Gap between number of homes sold by banks and number of new homes sold by builders is narrowing even as overall US home sales slow; volume of sales by banks has been falling for more than two years, finds study
May 30, 2014
(New York Times Online)
– ONE way to tell the housing market is beginning to show signs of health would be that builders of new homes are selling more houses than banks do.
We are not there yet, but the gap is narrowing, even as overall home sales slow.
According to calculations by Hanley Wood, a real estate research firm whose Metrostudy division studies deed transfers in about 95 percent of the United States, the areas it covered reported sales of about 74,000 new single-family homes in the first quarter of this year. During the same period, banks sold about twice that number of homes.
The bank sales — known in the industry as real estate owned, or R.E.O. — are of homes that were foreclosed upon or transferred to the mortgage holder without going through the formal foreclosure process.
The Hanley Wood figures show that in four of the 20 major metropolitan areas it covers — Dallas, Houston, Denver and the District of Columbia — the new-home builders are selling more houses than the banks are. As can be seen in the accompanying charts, the volume of new-home sales turned up in 2011 and has been rising gradually since then, although it remains far below the boom levels that existed before the financial crisis. The volume of sales by banks has been declining for more than two years.
Nationally, about 8 percent of home sales in the first quarter were made by builders and 17 percent by banks.
Over all, home sales have slowed in recent months, raising some worries that the rebound in housing might be fading away. But Jonathan Smoke, the chief economist at Hanley Wood, said much of that decline was caused by reductions in both foreclosure volume and in sales of homes that banks acquired through foreclosure.
“The total volumes are not nearly as important as the composition of what is being sold and who is buying,” Mr. Smoke said. “You can fret all you want about the total volumes being up or down, but the reality is that the residential real estate market is getting healthier and healthier each month. The health is reflected in the share of nondistressed, normal transactions continuing to rise.”
In addition, he said, in many areas more homes are being bought by people who intend to live in them rather than by investors who plan to rent them out.
The figures are based on recorded deeds and thus reflect sales that may have been negotiated in previous months. They do not include transactions in which foreclosures were completed and ownership transferred to banks, but do include the subsequent sale by the bank.
The R.E.O. sales have remained strong in some areas, notably in parts of Florida and in the Detroit area. In the first quarter of this year, banks sold more homes than did home builders and existing homeowners combined in the Detroit area, although that figure was influenced by an unusually large volume of homes sold by banks in January.
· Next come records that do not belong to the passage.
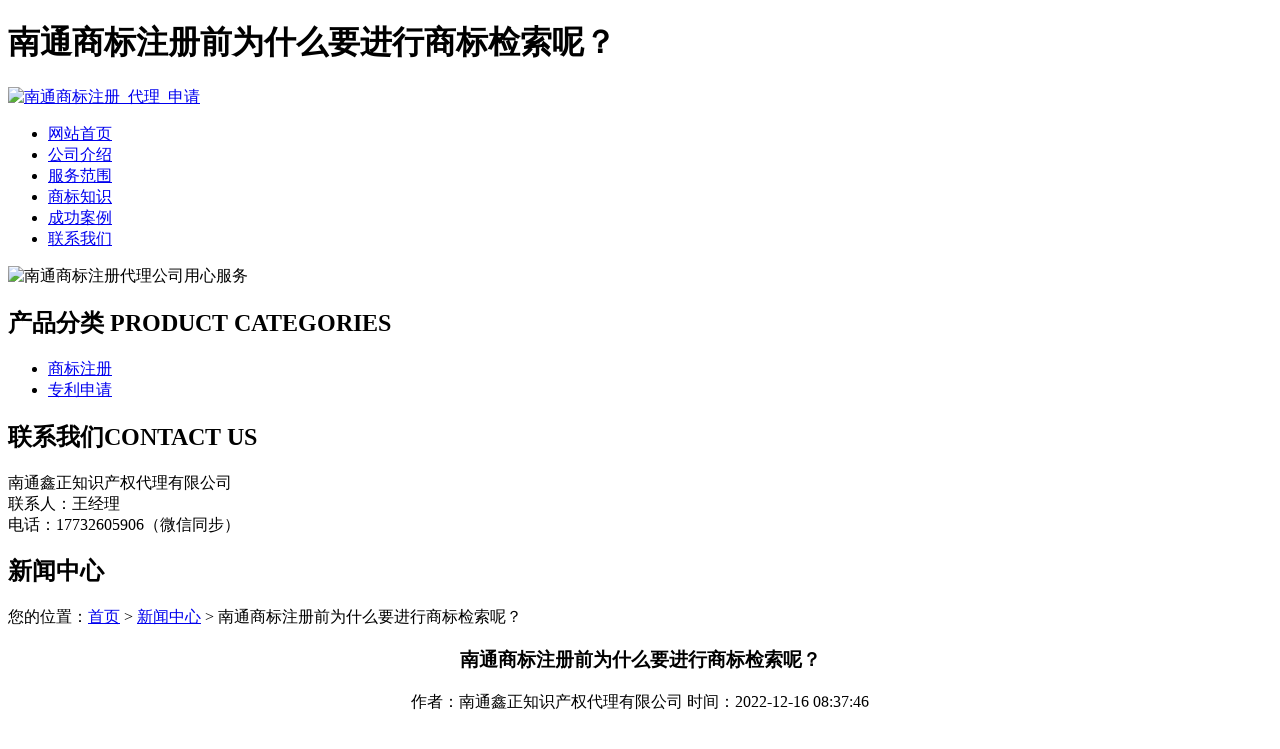

--- FILE ---
content_type: text/html; charset=utf-8
request_url: http://www.daliulianglvxin.com/article/20221116144700.html
body_size: 4809
content:
<!DOCTYPE html PUBLIC "-//W3C//DTD XHTML 1.0 Transitional//EN" "http://www.w3.org/TR/xhtml1/DTD/xhtml1-transitional.dtd">
<html xmlns="http://www.w3.org/1999/xhtml">
<head>
<meta http-equiv="Content-Type" content="text/html; charset=utf-8" />
<title>南通商标注册前为什么要进行商标检索呢？ - 南通鑫正知识产权代理有限公司</title>
<link rel="stylesheet" type="text/css" href="http://www.daliulianglvxin.com/templets/default/css/style.css"/>
</head>
<body>
<div class="wrap"> <div class="head">
  <div class="header">
    <div class="head1">
      <h1>南通商标注册前为什么要进行商标检索呢？</h1>
      <a href="http://www.daliulianglvxin.com"><img src="http://www.daliulianglvxin.com/templets/default/images/logo.jpg" alt="南通商标注册_代理_申请" /></a> </div>
  </div>
  <!--header-->
  <div class="clear"></div>
  <div class="nav">
    <ul>
                  <li><a href="http://www.daliulianglvxin.com/" title="网站首页">网站首页</a></li>
            <li><a href="http://www.daliulianglvxin.com/article/about.html" title="公司介绍">公司介绍</a></li>
            <li><a href="http://www.daliulianglvxin.com/category/chanpin/" title="服务范围">服务范围</a></li>
            <li><a href="http://www.daliulianglvxin.com/category/news/" title="商标知识">商标知识</a></li>
            <li><a href="http://www.daliulianglvxin.com/article/anli.html" title="成功案例">成功案例</a></li>
            <li><a href="http://www.daliulianglvxin.com/article/contact.html" title="联系我们">联系我们</a></li>
          </ul>
  </div>
  <!--nav-->
  <div class="clear"></div>
  <div class="banner"> <img src="http://www.daliulianglvxin.com/templets/default/images/banner1.jpg"  alt="南通商标注册代理公司用心服务"/> </div>
</div>  <div class="clear"></div>
  <div class="main"> <div class="left">
  <div class="prolist">
    <h2><a>产品分类</a><span> PRODUCT CATEGORIES</span></h2>
    <ul>
                        <li><a href="http://www.daliulianglvxin.com/category/sbzc/">商标注册</a></li>
            <li><a href="http://www.daliulianglvxin.com/category/zlsq/">专利申请</a></li>
                </ul>
    <div class="prolist_b"></div>
    <div class="clear"></div>
  </div>
  <div class="lianxi">
    <div class="title">
      <h2><a>联系我们</a><span>CONTACT US</span></h2>
      <div class="clear"></div>
    </div>
    <!--title-->
    <p>南通鑫正知识产权代理有限公司<br />
联系人：王经理<br />
电话：17732605906（微信同步）<br />
      </p>
  </div>
</div>    <div class="right">
      <div class="com">
        <h2><a>新闻中心</a></h2>
        <div class="more">您的位置：<a href="http://www.daliulianglvxin.com">首页</a> > <a href="http://www.daliulianglvxin.com/category/news/">新闻中心</a> > 南通商标注册前为什么要进行商标检索呢？</div>
        <div class="clear"></div>
        <center>
          <h3>南通商标注册前为什么要进行商标检索呢？</h3>
          <p>作者：南通鑫正知识产权代理有限公司  时间：2022-12-16 08:37:46</p>
        </center>
        <p><p>如今国家为了减轻中小企业的压力，出台许多新政策扶持计划，其每个城市都有相应对于中小企业的扶持政策，下面让我们随着注册公司小编一起来看看是2018年新公司注册可享受税收优惠：</p><p>1、国家实行有利于小微型公司注册发展的税收政策，对符合条件的小微型公司注册，按规定实行缓征、减征、免征企业所得税、增值税等措施，简化税收征管程序，减轻了小型微型公司注册后税收负担。</p><p>2、高等学校毕业生、退役军人与失业人员、残疾人员等创办小型微型公司注册，按国家规定享受税收优惠与收费减免。</p><p>3、国家采取措施支持社会资金参和投资中小企业。创业投资企业与个人投资者投资初创期科技创新企业的，按国家规定享受税收优惠。</p><p>4、国家鼓励中小型公司注册按市场需求，推进技术、产品、管理模式、商业模式等创新。注册公司小编提醒你虽然这4项优惠政策现在还未有明确的解读，但许多大城市其实早就开始实施这4项政策。</p><p>注册商标继承应依法定程序办理，具体分为两个阶段进行：</p><p>第一阶段：根据《继承法》的规定，财产继承可分为法定继承或遗嘱继承。如果<a href="http://www.daliulianglvxin.com/">南通商标注册</a>人在死亡前依照《继承法》的规定立下遗嘱处分个人财产（包括商标专用权）的，应由指定继承人继承其注册商标的专用权。如果商标注册人在死亡后没有遗嘱证明指定继承人的，按法定继承人继承其注册商标的专用权。</p><p>第二阶段：根据《商标法实施条例》第三十二条的规定，注册商标专用权因转让以外的继承等其他事由发生移转的，接受该注册商标专用权的当事人应当凭有关证明文件或者法律文书到商标局办理注册商标专用权移转手续。</p><p>注册商标专用权移转的，注册商标专用权人在同一种或者类似商品上注册的相同或者近似的商标，应当一并移转；未一并移转的，由商标局通知其限期改正；期满未改正的，视为放弃该移转注册商标的申请，商标局应当书面通知申请人。</p><p>商标移转申请经核准的，予以公告。接受该注册商标专用权移转的当事人自公告之日起享有商标专用权。</p><p>继承人应将依法继承的事实和证明报送商标局，经由商标局认可后，继承人即成为被继承注册商标的所有人。同时，注册商标继承人还应办理注册商标专用权移转的手续，寄送《变更商标注册人名义申请书》和法定的继承证明文书，并交回原《商标注册证》。经商标局核准后，将原《商标注册证》加注发还，并予以公告。</p><p>值得注意的是，继承人在申请变更商标注册人名义时，应当将其全部注册商标一并变更；未一并变更的，由商标局通知其限期改正；期满未改正的，视为放弃变更申请，商标局应当书面通知申请人。</p><p>南通商标注册的申请手续简单，您可以通过以下三种途径进行申请：</p><p>一、如果您的商标只需的单一注册，申请程序如下：</p><p>1、商标查询查看官方的商标手册或委托商标注册代理免费查询以排除申请注册商标与在先权利商标因相同或相似而被驳回的可能性。</p><p>2、商标申请向专利局提出商标注册的受理和审查申请。商标注册说明:属于《商标国际注册》成员国;还加入的其他国际公约和国际组织：《斯德哥尔摩国际公约》，《虚假产地标记协定》，《商品和服务国际分类尼斯协定》，《海牙认证公约》，《商标法条约》，世界知识产权组织，欧洲联盟。官方回执时间：4周；商标注册所需时间：36个月;商标注册有效期：10年，自提交商标申请日起算;可注册商标种类：商品商标，服务商标，集体商标，证明商标，系列商标;注册商标续展：可在商标注册期满前或注册到期后6个月宽展期内提出申请，续展有效期为10年。在宽展期内提交的，要额外缴纳费用。注册商标连续不使用撤销时间：5年。</p><p>二、您也可以通过欧共体商标注册(CTM)途径，获得法律保护。</p><p>三、如果您的商标在原属国(属缔约国)已经提出申请或者已经注册，您也可以通过国际商标注册途径，获得法律保护。商标注册进一步说明英属印度洋领地，福克兰群岛，马恩岛和塞舌尔岛，这些没有商标注册自主权和制度的国家也受法律的保护。</p><p>ＤＢＡ如何发挥作用？ＤＢＡ和商标之间有什么关系？南通商标注册公司企业主通常以特定名称开展业务，以帮助消费者识别他们的业务。企业主可以是个人或实体。在任何一种情况下，所有者的名称通常与业务的名称不同。当所有者的名称与商家名称不同时，所有者被视为“做生意”（ＤＢＡ）或在（商品名）下交易特定的商业名称。</p><p>您可以获取企业名称的ＤＢＡ证书，并确保同名商标注册。保护ＤＢＡ或商标名称证书不提供与商标相同的权利。首先，与商标不同，ＤＢＡ注册流程允许不同方注册非常相似的名称。ＤＢＡ注册通常不允许注册相同的名称，但不会阻止类似名称的注册。其次，ＤＢＡ和商品名称证书是州或县的过程。因此，有人可以在一个州或县注册ＤＢＡ，同一个ＤＢＡ可以由另一个州或县的另一方注册。</p><p><br/></p></p>
        <div class="clear">&nbsp;</div>
        <div>                     <p>上一篇：<a href="http://www.daliulianglvxin.com/article/20221116144634.html">判断商标相似的原则是怎样的？</a></p>
                                        <p>下一篇：<a href="http://www.daliulianglvxin.com/article/20221116144729.html">哪些情况下需要进行商标评估？</a></p>
           </div>
      </div>
      <div class="clear"></div>
      <div class="com">
        <h2><a>最新文章</a></h2>
        <div class="more"></div>
        <div class="clear"></div>
        <div class="nnews">
          <ul>
                                    <li><a href="http://www.daliulianglvxin.com/article/20240422092635.html" title="南通个人商标注册的办理步骤指南" target="_blank">南通个人商标注册的办理步骤指南</a><span>[ 2024-05-22 ]</span></li>
                        <li><a href="http://www.daliulianglvxin.com/article/20240422092617.html" title="如何规划商标驳回复审的费用预算" target="_blank">如何规划商标驳回复审的费用预算</a><span>[ 2024-05-21 ]</span></li>
                        <li><a href="http://www.daliulianglvxin.com/article/20240422092547.html" title="海安商标驳回复审的常用方式及其优势分析" target="_blank">海安商标驳回复审的常用方式及其优势分析</a><span>[ 2024-05-20 ]</span></li>
                        <li><a href="http://www.daliulianglvxin.com/article/20240422092511.html" title="如东注册商标费用的详细指南" target="_blank">如东注册商标费用的详细指南</a><span>[ 2024-05-19 ]</span></li>
                        <li><a href="http://www.daliulianglvxin.com/article/20240422092449.html" title="如皋个人商标异议价格贵吗？" target="_blank">如皋个人商标异议价格贵吗？</a><span>[ 2024-05-18 ]</span></li>
                        <li><a href="http://www.daliulianglvxin.com/article/20240422092420.html" title="南通个人商标无效宣告的价格概览" target="_blank">南通个人商标无效宣告的价格概览</a><span>[ 2024-05-17 ]</span></li>
                      </ul>
        </div>
      </div>
    </div>
    <!--right-->
    <div class="clear"></div>
  </div>
  <!--main--> 
  <div class="foot">
  <div class="footer">
    <div class="foot1">
      <p>版权所有：<a href="http://www.daliulianglvxin.com" title="南通商标注册_代理_申请">南通鑫正知识产权代理有限公司</a>&nbsp;&nbsp;<script>
(function(){
    var bp = document.createElement('script');
    var curProtocol = window.location.protocol.split(':')[0];
    if (curProtocol === 'https') {
        bp.src = 'https://zz.bdstatic.com/linksubmit/push.js';
    }
    else {
        bp.src = 'http://push.zhanzhang.baidu.com/push.js';
    }
    var s = document.getElementsByTagName("script")[0];
    s.parentNode.insertBefore(bp, s);
})();
</script>&nbsp;<a href="/sitemap.xml" target="_blank">网站地图</a>&nbsp;&nbsp;技术支持QQ/微信：1766534168</p>
    </div>
  </div>
</div> </div>
</body>
</html>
The home sales figures reflected in the accompanying charts differ from the sales figures that are most often reported. The Census Bureau estimates new-home sales based on a survey of home builders, and counts them in the month the contract is signed, which could be several months before the sale closes and the deed is transferred. The National Association of Realtors estimates sales of existing homes based on transactions reported by multiple listing services.